The next day, I drove down Halsey Neck Lane again. There were dead birds everywhere.

These days, our poisons are in other areas. We rarely have instances of birds falling dead from trees after a spraying incident, but we have ponds and lakes that are lifeless, or mysterious fish kills and outbreaks of deadly algae that lead right back to our gardens, lawns, septic tanks and cesspools.

But I was still not an organic gardener. Rodale’s Organic Gardening magazine was seen as a lunatic fringe publication, and the few organic gardens that I knew about on the East End were weed-infested plots producing mediocre crops more likely to be found in the third world than what we could buy at local farms that used traditional chemical farming.

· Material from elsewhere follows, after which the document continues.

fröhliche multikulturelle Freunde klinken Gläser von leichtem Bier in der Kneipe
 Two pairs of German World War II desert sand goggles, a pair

A group of local “community” gardeners invited me to visit their Bridgehampton garden, where everything was organic. It was disgusting. A large wooden barrel sat in the middle of the field, filled with what they said was compost tea. It was teaming with mosquito larvae, and a dead bird floated on top.

My, how times have changed! Few of you probably remember those dark years when you could go from Hampton Bays to Montauk and never see a single osprey. You could drive from Southampton to Mastic and never see a single red-tailed hawk. Now, you see osprey regularly—they even nest atop the houses on Meadow Lane—and it’s hard to drive more than a couple of miles on Sunrise Highway without seeing a red-tail.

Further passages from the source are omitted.